Begin TEXT PASSAGE

Excellent news. I'm so glad this place is going to be saved. I've never seen a chippie like this before - ever, and when the pics went up, sent the emails to the council etc to try and save it.

Cheers again, please keep us updated on everything else thats happening with it.

 Sal


----------



## Foxylady (Feb 22, 2008)

cinestep said:


> I may be able to add updates and clarifications later. Is anyone interested in the end game?



Yes please! 
Very good news about the listing. Even though it's set to be demolished, at least those wonderful and historic tiles will be saved.


----------



## smileysal (Feb 22, 2008)

Would be excellent if it could be taken down piece by piece and rebuilt in one of the open air museums, like blists hill at telford, or crich tramway museum, those types of places. 

 Sal


----------



## King Al (Feb 22, 2008)

So they are taking the stuff out then knocking it down? what will happen to the tiles?


----------



## cinestep (Feb 22, 2008)

Thanks for the interest and queries.

The listing and demolition option does seem bizarre at first sight.

To try to explain (and I don’t find this easy), I understand:

1. There is a common understanding that the condition of the whole structure is so compromised that the building cannot be saved. It was built in a very odd way and left unfinished by 1939 (there are still unused RSJs from the time on site). It has suffered from water penetration that has allowed steel to rust, expand and make huge cracks. The professional structural survey report on the building shows how serious the problem is. (I have a copy of the report).Nor is there any significant in the structure.

2.The listing means that the building’s owners or developers will now need listed building consent and further planning permission for demolition from Ealing LBC. This means that the demolition cannot go ahead without consent and the observation of conditions set in the process (Such conditions would come from EH, DCMS, Ealing LBC and from advice from Twentieth Century Society and the Tiles and Architectural Ceramics Socity). The developers would have to bear the cost of such conditions.

3. English Heritage (and presumably the DCMS) see the chip shop itself alone as being of value and interest. EH and the conservation bodies involved want the whole shop frontage, the furniture and fittings, the nice tiles etc all to be removed and go to museum type conservation. 

4. There are variety of museum options. Some have been proposed above. I don’t think it would be useful for me to speculate on them here. 

If you are interested in housing the frontage and fittings of a fish and chip shop I would be pleased to put you in touch with owners.

I can see there is an urgency to getting on with this. It would be a real shame to se the whole lot being lost through arson or…

That done, can I say that I think it can still be a good result. The owners, the architect and the other parties all want to do the right thing.

Cheers, Cinestep


----------



## Bad wolf (Feb 23, 2008)

Its put a smile on my face as i read this!. Shame that they cannot save the original building!.


----------



## cinestep (Apr 13, 2008)

End TEXT PASSAGE

DIRECTIVE 1
Quote the chip shop thread from "## cinestep (Feb" to "in the structure.".
DIRECTIVE 2
In the chip shop thread, who would have to bear the cost of the conditions attached to demolition?
The entries that come next are separate material, unrelated to the chip shop thread.

Begin GIVEN ENTRIES

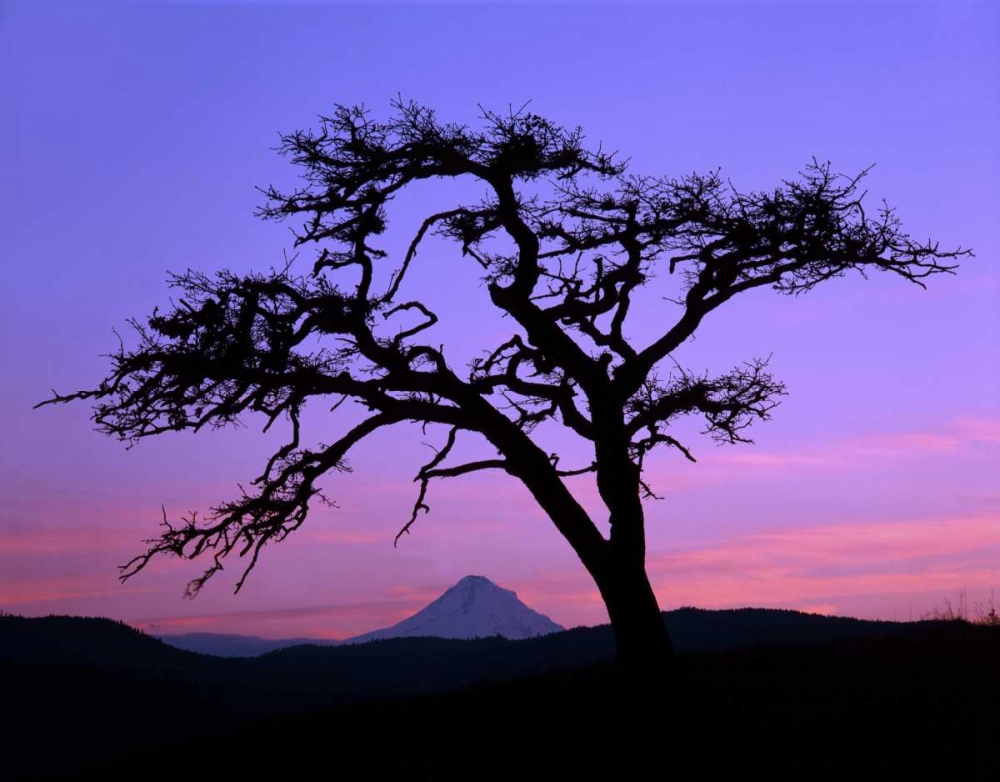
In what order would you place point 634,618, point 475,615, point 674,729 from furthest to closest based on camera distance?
1. point 475,615
2. point 634,618
3. point 674,729

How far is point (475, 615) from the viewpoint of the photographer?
1859 inches

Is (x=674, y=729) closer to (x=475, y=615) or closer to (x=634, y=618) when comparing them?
(x=634, y=618)

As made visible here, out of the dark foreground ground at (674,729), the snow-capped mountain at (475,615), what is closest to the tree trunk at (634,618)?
the dark foreground ground at (674,729)

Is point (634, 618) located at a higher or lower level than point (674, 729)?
higher

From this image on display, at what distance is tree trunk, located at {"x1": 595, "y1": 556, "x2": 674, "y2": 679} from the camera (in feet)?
48.0

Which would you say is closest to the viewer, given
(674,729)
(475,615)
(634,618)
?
(674,729)

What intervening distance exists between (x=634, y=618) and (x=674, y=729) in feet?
9.08

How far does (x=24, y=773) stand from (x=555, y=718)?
418 inches

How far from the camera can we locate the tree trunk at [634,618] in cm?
1462

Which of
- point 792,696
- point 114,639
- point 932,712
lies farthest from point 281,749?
point 114,639

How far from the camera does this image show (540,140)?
15.9m

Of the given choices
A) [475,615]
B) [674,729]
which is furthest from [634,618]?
[475,615]

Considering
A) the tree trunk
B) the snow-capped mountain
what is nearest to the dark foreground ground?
the tree trunk

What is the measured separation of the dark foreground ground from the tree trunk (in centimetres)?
34
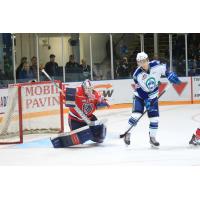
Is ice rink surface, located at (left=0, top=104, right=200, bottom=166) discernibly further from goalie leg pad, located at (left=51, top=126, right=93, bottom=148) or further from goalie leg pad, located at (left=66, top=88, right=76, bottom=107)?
goalie leg pad, located at (left=66, top=88, right=76, bottom=107)

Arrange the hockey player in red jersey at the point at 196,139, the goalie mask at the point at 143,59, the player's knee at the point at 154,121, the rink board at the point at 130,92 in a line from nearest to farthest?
1. the goalie mask at the point at 143,59
2. the player's knee at the point at 154,121
3. the hockey player in red jersey at the point at 196,139
4. the rink board at the point at 130,92

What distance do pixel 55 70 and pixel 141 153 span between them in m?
3.52

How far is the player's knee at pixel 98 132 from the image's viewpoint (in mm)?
4160

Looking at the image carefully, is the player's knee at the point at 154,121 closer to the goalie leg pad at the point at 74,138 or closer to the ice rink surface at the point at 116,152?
the ice rink surface at the point at 116,152

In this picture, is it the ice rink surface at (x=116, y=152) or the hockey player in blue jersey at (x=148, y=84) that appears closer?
the ice rink surface at (x=116, y=152)

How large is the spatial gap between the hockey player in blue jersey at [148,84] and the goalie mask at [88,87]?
1.23 ft

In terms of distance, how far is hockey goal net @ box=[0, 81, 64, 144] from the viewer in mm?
4602

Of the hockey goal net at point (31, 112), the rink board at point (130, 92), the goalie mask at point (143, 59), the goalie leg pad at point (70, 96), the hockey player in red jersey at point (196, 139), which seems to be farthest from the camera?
the rink board at point (130, 92)

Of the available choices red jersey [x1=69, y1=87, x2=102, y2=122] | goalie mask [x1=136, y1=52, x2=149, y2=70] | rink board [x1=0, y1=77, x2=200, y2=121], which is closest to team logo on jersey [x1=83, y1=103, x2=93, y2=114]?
red jersey [x1=69, y1=87, x2=102, y2=122]

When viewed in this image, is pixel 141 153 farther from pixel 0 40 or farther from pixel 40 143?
pixel 0 40

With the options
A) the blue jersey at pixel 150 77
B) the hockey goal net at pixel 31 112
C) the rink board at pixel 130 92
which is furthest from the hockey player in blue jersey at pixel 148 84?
the rink board at pixel 130 92

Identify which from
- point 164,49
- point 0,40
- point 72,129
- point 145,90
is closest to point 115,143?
point 72,129

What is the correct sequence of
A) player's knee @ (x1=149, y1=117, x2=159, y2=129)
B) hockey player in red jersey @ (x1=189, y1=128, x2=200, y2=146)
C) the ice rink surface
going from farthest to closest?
1. hockey player in red jersey @ (x1=189, y1=128, x2=200, y2=146)
2. player's knee @ (x1=149, y1=117, x2=159, y2=129)
3. the ice rink surface

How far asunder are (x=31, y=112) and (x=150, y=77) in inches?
57.7
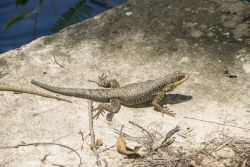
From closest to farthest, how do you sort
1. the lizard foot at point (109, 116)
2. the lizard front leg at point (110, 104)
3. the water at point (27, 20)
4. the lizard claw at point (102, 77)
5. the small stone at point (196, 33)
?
the lizard foot at point (109, 116) → the lizard front leg at point (110, 104) → the lizard claw at point (102, 77) → the small stone at point (196, 33) → the water at point (27, 20)

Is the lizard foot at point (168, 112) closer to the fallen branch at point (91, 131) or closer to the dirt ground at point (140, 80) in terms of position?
the dirt ground at point (140, 80)

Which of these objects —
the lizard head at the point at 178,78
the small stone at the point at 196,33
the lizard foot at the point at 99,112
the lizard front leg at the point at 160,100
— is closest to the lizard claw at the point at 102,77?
the lizard foot at the point at 99,112

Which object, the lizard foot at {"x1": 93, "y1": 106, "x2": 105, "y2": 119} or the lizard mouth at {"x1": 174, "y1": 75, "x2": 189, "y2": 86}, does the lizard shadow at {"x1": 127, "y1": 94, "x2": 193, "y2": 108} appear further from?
the lizard foot at {"x1": 93, "y1": 106, "x2": 105, "y2": 119}

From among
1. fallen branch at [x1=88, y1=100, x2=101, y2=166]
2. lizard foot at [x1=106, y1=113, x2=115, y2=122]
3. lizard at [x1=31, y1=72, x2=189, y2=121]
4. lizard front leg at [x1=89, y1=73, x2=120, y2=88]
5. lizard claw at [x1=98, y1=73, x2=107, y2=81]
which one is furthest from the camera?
lizard claw at [x1=98, y1=73, x2=107, y2=81]

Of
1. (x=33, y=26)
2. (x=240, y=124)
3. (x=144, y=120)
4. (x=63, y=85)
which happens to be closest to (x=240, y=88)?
(x=240, y=124)

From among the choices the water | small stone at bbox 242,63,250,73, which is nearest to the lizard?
small stone at bbox 242,63,250,73

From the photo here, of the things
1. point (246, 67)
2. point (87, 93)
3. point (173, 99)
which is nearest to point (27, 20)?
point (87, 93)
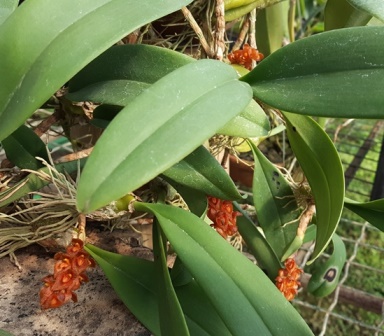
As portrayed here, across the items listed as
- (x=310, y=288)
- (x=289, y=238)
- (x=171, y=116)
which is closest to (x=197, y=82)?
(x=171, y=116)

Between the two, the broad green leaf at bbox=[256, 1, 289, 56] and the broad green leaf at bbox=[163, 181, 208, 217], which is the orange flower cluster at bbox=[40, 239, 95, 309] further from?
the broad green leaf at bbox=[256, 1, 289, 56]

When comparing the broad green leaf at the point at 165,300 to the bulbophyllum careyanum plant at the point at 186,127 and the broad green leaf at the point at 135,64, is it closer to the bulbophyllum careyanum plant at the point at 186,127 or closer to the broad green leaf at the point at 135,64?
the bulbophyllum careyanum plant at the point at 186,127

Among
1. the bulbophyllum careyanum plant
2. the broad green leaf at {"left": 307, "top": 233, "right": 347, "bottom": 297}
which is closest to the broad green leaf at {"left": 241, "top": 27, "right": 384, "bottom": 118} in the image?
the bulbophyllum careyanum plant

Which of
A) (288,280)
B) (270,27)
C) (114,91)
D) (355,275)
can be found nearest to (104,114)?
(114,91)

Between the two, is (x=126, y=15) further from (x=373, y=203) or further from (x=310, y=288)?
(x=310, y=288)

End GIVEN ENTRIES

SOLUTION 1
## cinestep (Feb 22, 2008)

Thanks for the interest and queries.

The listing and demolition option does seem bizarre at first sight.

To try to explain (and I don’t find this easy), I understand:

1. There is a common understanding that the condition of the whole structure is so compromised that the building cannot be saved. It was built in a very odd way and left unfinished by 1939 (there are still unused RSJs from the time on site). It has suffered from water penetration that has allowed steel to rust, expand and make huge cracks. The professional structural survey report on the building shows how serious the problem is. (I have a copy of the report).Nor is there any significant in the structure.

SOLUTION 2
The developers.